(Saved data entries)
┌──
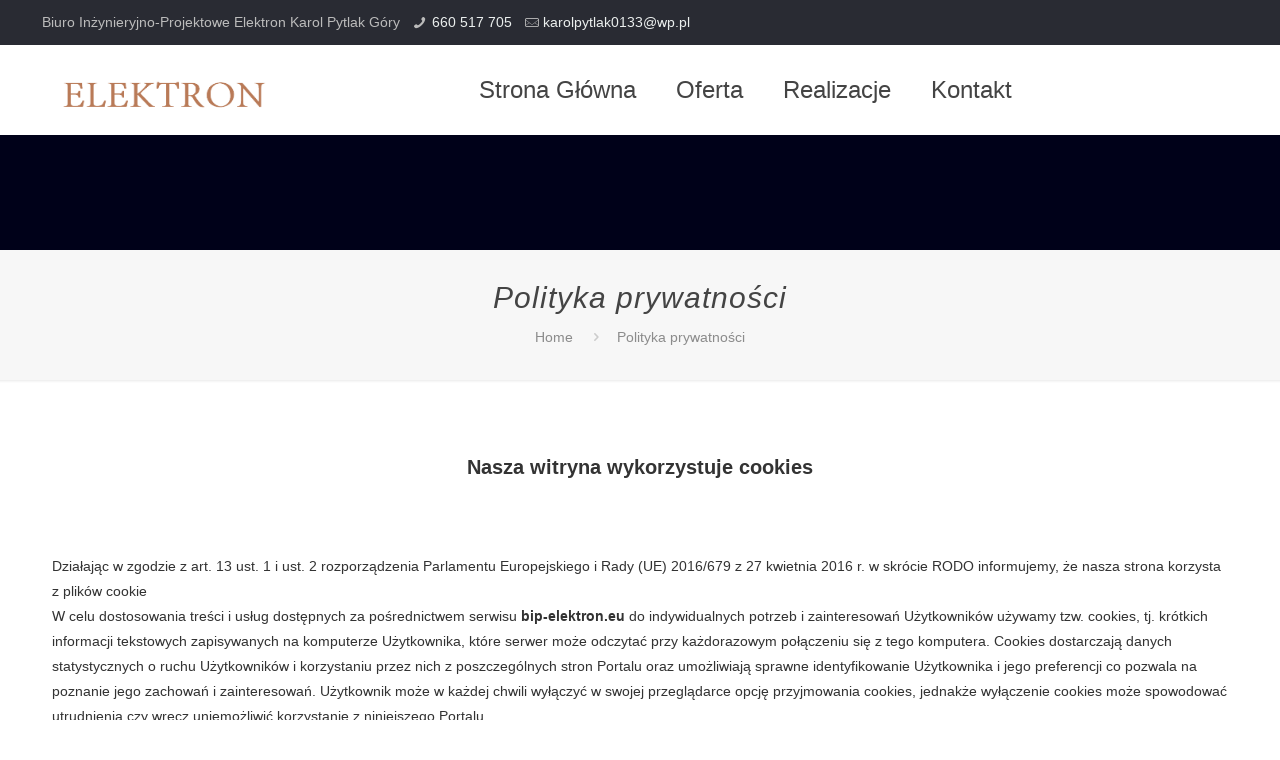

--- FILE ---
content_type: text/css
request_url: https://bip-elektron.eu/wp-content/themes/betheme/style.css?ver=17.1
body_size: -15
content:
/*
Theme Name: Betheme
Author: Muffin group
Description: The biggest WordPress Theme ever
Theme URI: http://themes.muffingroup.com/betheme
Author URI: http://muffingroup.com
License: Themeforest Split Licence
License URI: -
Version: 17.1

All css files are placed in /css/ folder
*/

.widgettitle{
    font-size: 22px;
    line-height: 28px;
    font-weight: 400;
    letter-spacing: 0px;
    font-family: "Georgia", Arial, Tahoma, sans-serif;
    }
    
    #is-popup-wrapper input[type="text"]{
        background: #fff !important;
        background-color: #fff  !important;
        width: 100%;        
        }
        
    #is-popup-wrapper input[type="text"]:focus, #is-popup-wrapper input[type="text"]:active{
        background: #fff  !important;
        background-color: #fff !important;
        color: #000;      
        }
        
            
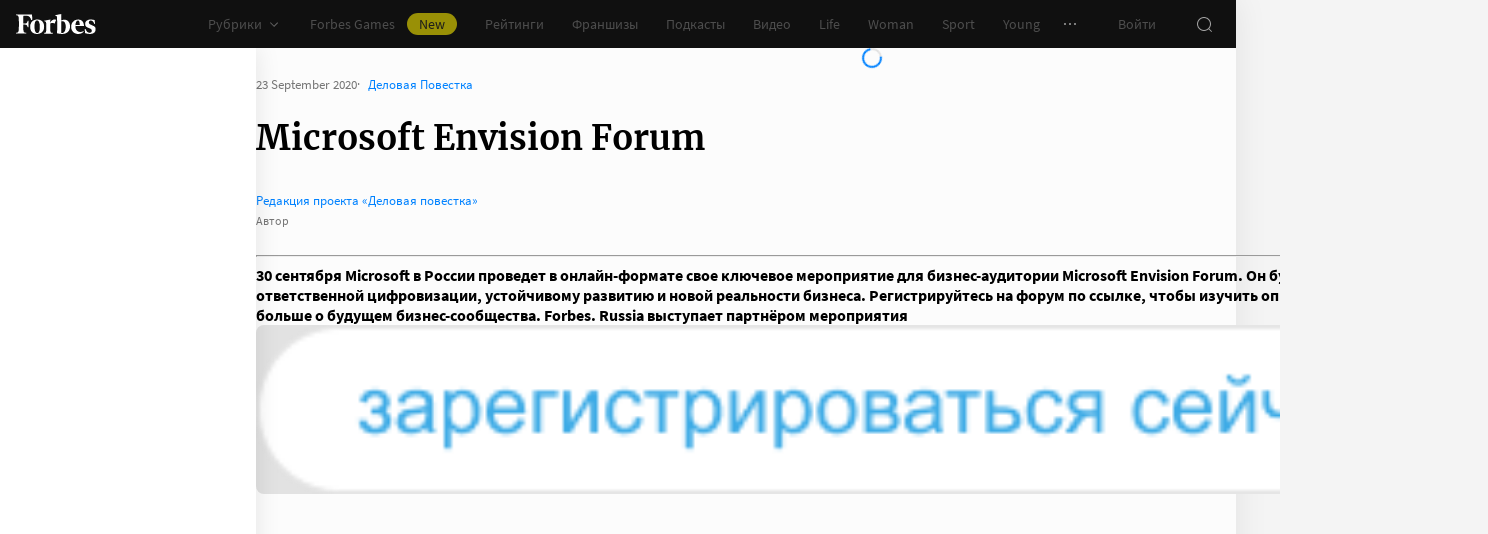

--- FILE ---
content_type: application/javascript; charset=utf-8
request_url: https://cdn.forbes.ru/_nuxt/B-HSGmeY.js
body_size: 661
content:
import{a as p,l as f}from"./kLQUmaL-.js";import{c as k}from"./BInR1_GQ.js";import{q as w,a0 as y,x as r,Q as o,V as i,P as B,Y as g,$ as n,X as e,_ as h,a1 as $,a5 as M,W as l,a2 as d}from"./NCDM2jdN.js";import"./D8yT2F1l.js";import"./CtAphh_4.js";const R=w({name:"NewsList",props:{items:{default:()=>[],type:Array},title:{default:"",type:String},theme:{default:"dark",type:String,validator(s){return["light","dark"].includes(s)}},withBorderRadius:{default:!1,type:Boolean}},emits:["readMoreClick"],setup(){return{css:y()}}}),_="ri-pS",C="xwYAz",L="zyF1R",N="ngSzr",V="gJ7LR",S="aOR5K",v="soG1B",z="ylDtU",A="m2Vtb",D={newsList:_,dark:C,light:L,withBorderRadius:N,title:V,items:S,item:v,link:z,readMore:A};function F(s,t,b,q,E,G){const c=f,m=k;return o(),r("div",{class:e({[s.css.newsList]:!0,[s.css[s.theme]]:!0,[s.css.withBorderRadius]:s.withBorderRadius})},[i("div",{class:e(s.css.title)},n(s.title),3),i("ul",{class:e(s.css.items)},[(o(!0),r(h,null,$(s.items,(a,u)=>(o(),r("li",{key:u,class:e(s.css.item)},[M(c,{class:e(s.css.link),to:`/${a.url}`},{default:l(()=>[d(n(a.title),1)]),_:2},1032,["class","to"])],2))),128))],2),s.theme==="light"?(o(),B(m,{key:0,class:e(s.css.readMore),onClick:t[0]||(t[0]=a=>s.$emit("readMoreClick"))},{default:l(()=>[...t[1]||(t[1]=[d(" Все материалы ",-1)])]),_:1},8,["class"])):g("",!0)],2)}const Y={$style:D},T=p(R,[["render",F],["__cssModules",Y]]);export{T as default};
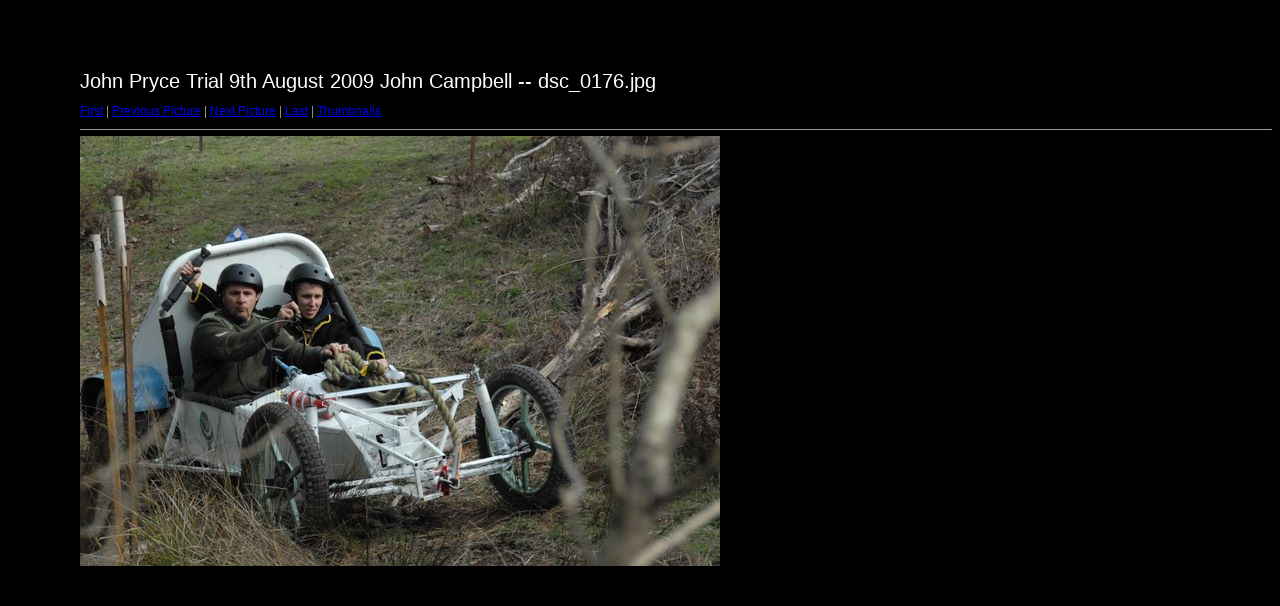

--- FILE ---
content_type: text/html
request_url: https://austin7club.org/John-Pryce-Trial-9th-August-2009-John-Campbell-1/target82.html
body_size: 163
content:
<html>
<head>
<meta http-equiv="Content-Type" content="text/html; charset=UTF-8">
<title>dsc_0176.jpg</title>
<link rel="stylesheet" href="style.css" type="text/css">
</head>
<body bgcolor="#FFFFFF" text="#000000">
<span class="textbg">John Pryce Trial 9th August 2009 John Campbell -- dsc_0176.jpg </span><br> <span class="textsm"></span>
<p><span class="textreg">
<a href="target0.html">First</a> |
<a href="target81.html">Previous Picture</a> |
<a href="target83.html">Next Picture</a> |
<a href="target159.html">Last</a> | <a href="index.html">Thumbnails</a><br>
</span><hr size="1">



<a href="index.html"><img src="images/dsc_0176.jpg" width="640" height="430" title="dsc_0176.jpg (large)" border="0"></a><p>

<map name="Map">
  <area shape="rect" coords="95,1,129,44" href="frameset.htm">
</map>
</body>
</html>


--- FILE ---
content_type: text/css
request_url: https://austin7club.org/John-Pryce-Trial-9th-August-2009-John-Campbell-1/style.css
body_size: -10
content:
BODY {
	MARGIN-TOP: 70px; FONT-SIZE: 11px; MARGIN-LEFT: 80px; FONT-FAMILY: Verdana, Arial, Helvetica, sans-serif; BACKGROUND-COLOR: #000000
}
TD {
	FONT-SIZE: 11px; FONT-FAMILY: Verdana, Arial, Helvetica, sans-serif
}
P {
	BACKGROUND: black
}
H1 {
	FONT-SIZE: 12px; COLOR: #979797; FONT-FAMILY: Helvetica, Verdana, Arial
}
A:hover {
	COLOR: #804c4c; BACKGROUND-COLOR: #f0efe3
}
H2 {
	FONT-SIZE: 10px; COLOR: #ffffff; FONT-FAMILY: Verdana, Arial, Helvetica, sans-serif
}
H3 {
	FONT-SIZE: 18px; COLOR: #ffffff; FONT-FAMILY: Verdana, Arial, Helvetica, sans-serif
}
.textsm {
	FONT-SIZE: 14px; COLOR: #ffffff; FONT-FAMILY: Verdana, Arial, Helvetica, sans-serif
}
.textbg {
	FONT-SIZE: 20px; COLOR: #ffffff; FONT-FAMILY: Verdana, Arial, Helvetica, sans-serif
}
.textreg {
	FONT-SIZE: 12px; COLOR: #999999; FONT-FAMILY: Verdana, Arial, Helvetica, sans-serif
}


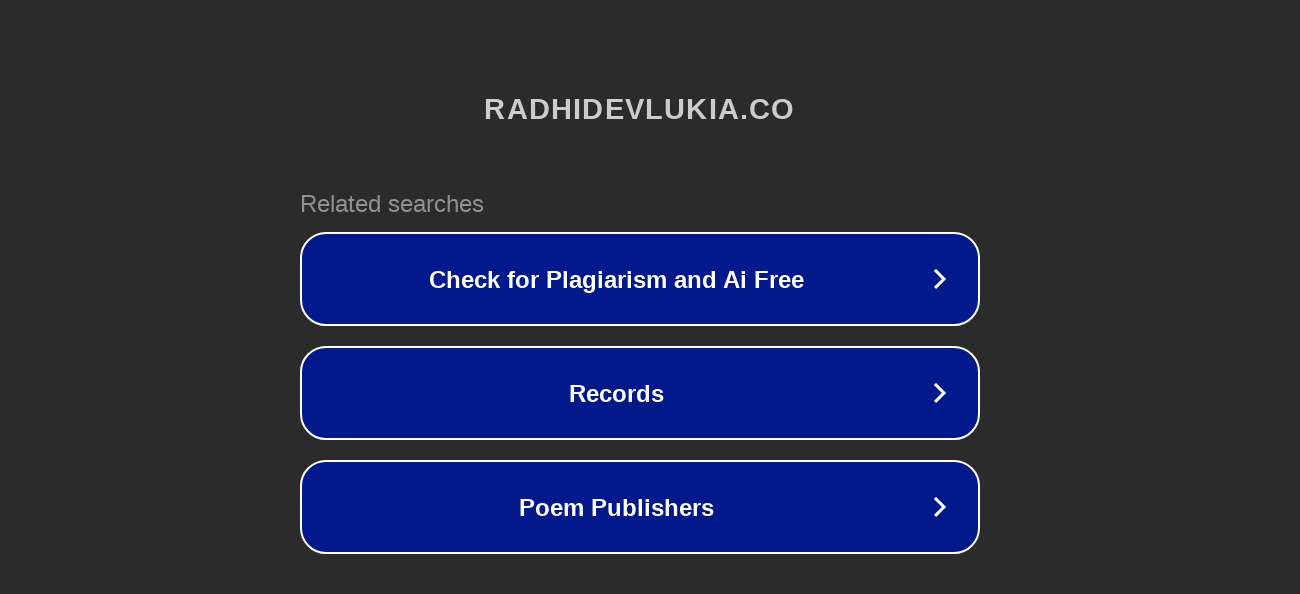

--- FILE ---
content_type: text/html; charset=utf-8
request_url: http://ww7.radhidevlukia.co/post/mexican-black-bean-burger?usid=24&utid=8531259066
body_size: 1174
content:
<!doctype html>
<html data-adblockkey="MFwwDQYJKoZIhvcNAQEBBQADSwAwSAJBANDrp2lz7AOmADaN8tA50LsWcjLFyQFcb/P2Txc58oYOeILb3vBw7J6f4pamkAQVSQuqYsKx3YzdUHCvbVZvFUsCAwEAAQ==_TpZeixkgu6NkaUiqWDWA8sJDDs8+LRb8hC4qqvpEFOhkd+cSI8xkSyO3fyxAcKU5MYfb0jeYoyC2OcGRt3zRSg==" lang="en" style="background: #2B2B2B;">
<head>
    <meta charset="utf-8">
    <meta name="viewport" content="width=device-width, initial-scale=1">
    <link rel="icon" href="[data-uri]">
    <link rel="preconnect" href="https://www.google.com" crossorigin>
</head>
<body>
<div id="target" style="opacity: 0"></div>
<script>window.park = "eyJ1dWlkIjoiZGFmNzRjZDMtNDc0NS00NWRiLThhMWItODMxMmEzMGVjYzIzIiwicGFnZV90aW1lIjoxNzY4NjQwNjcyLCJwYWdlX3VybCI6Imh0dHA6Ly93dzcucmFkaGlkZXZsdWtpYS5jby9wb3N0L21leGljYW4tYmxhY2stYmVhbi1idXJnZXI/[base64]";</script>
<script src="/bPzgMVFYD.js"></script>
</body>
</html>
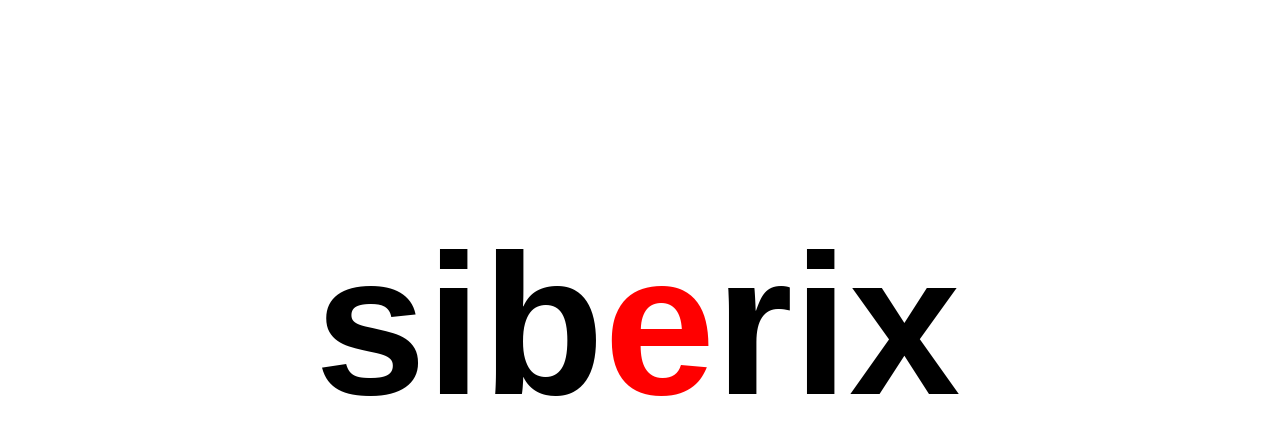

--- FILE ---
content_type: text/html
request_url: https://siberix.com/
body_size: 157
content:
<!DOCTYPE html>

<html>

<head>
	<title>Siberix</title>
	<link rel='stylesheet' href='./style.css' />
</head>

<body>
	<div class="title">sib<span class="red">e</span>rix</div>
</body>

</html>

--- FILE ---
content_type: text/css
request_url: https://siberix.com/style.css
body_size: 358
content:
html {
  -webkit-text-size-adjust: 100%;
  -webkit-tap-highlight-color: rgba(255,255,255,0);
}

body {
  margin: 0px;
  padding: 0px;
  font: 14px 'Lucida Grande', Helvetica, Arial, sans-serif;
  font-weight: 400;
  color: #000;
  text-align: left;
  line-height: 1.4;
  background-color: #fff;
}

.title {
  font-family: 'Segoe UI', Myriad, 'Myriad Web', 'Myriad Pro', 'Kozuka Gothic', Frutiger, Helvetica, Arial;
  font-size: 200px;
  font-weight: 600;
  left: 50%;
  top: 50%;
  margin: -175px 0 0 -325px;
  padding: 0px;
  border: none;
  position: absolute;
}

.red {
  color: #f00;
}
└──
* _Exercise directions_: List all lines above in which the string "August" appears.

* _Reply to the task_:
request_url: https://austin7club.org/John-Pryce-Trial-9th-August-2009-John-Campbell-1/target82.html
<span class="textbg">John Pryce Trial 9th August 2009 John Campbell -- dsc_0176.jpg </span><br> <span class="textsm"></span>
request_url: https://austin7club.org/John-Pryce-Trial-9th-August-2009-John-Campbell-1/style.css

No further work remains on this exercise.